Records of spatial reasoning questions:
* Start *

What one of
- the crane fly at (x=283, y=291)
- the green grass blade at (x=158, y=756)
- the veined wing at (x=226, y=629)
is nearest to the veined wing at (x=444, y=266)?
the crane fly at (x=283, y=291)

* End *

__WORK INSTRUCTIONS__. Copy the data above word for word, keeping every line.

__TASK OUTPUT__.
What one of
- the crane fly at (x=283, y=291)
- the green grass blade at (x=158, y=756)
- the veined wing at (x=226, y=629)
is nearest to the veined wing at (x=444, y=266)?
the crane fly at (x=283, y=291)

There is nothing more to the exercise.